### WHAT IS EXPECTED
Your answer should repeat the listing in full, with no line missing or altered.

◇ ◇ ◇ ◇ ◇

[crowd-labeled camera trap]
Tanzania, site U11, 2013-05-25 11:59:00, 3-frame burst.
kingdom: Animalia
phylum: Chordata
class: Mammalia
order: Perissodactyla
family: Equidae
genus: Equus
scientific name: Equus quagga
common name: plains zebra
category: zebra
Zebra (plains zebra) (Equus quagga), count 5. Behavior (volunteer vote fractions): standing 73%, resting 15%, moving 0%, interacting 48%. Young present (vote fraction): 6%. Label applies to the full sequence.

◇ ◇ ◇ ◇ ◇

### OUTPUT FOR THIS EXERCISE
[crowd-labeled camera trap]
Tanzania, site U11, 2013-05-25 11:59:00, 3-frame burst.
kingdom: Animalia
phylum: Chordata
class: Mammalia
order: Perissodactyla
family: Equidae
genus: Equus
scientific name: Equus quagga
common name: plains zebra
category: zebra
Zebra (plains zebra) (Equus quagga), count 5. Behavior (volunteer vote fractions): standing 73%, resting 15%, moving 0%, interacting 48%. Young present (vote fraction): 6%. Label applies to the full sequence.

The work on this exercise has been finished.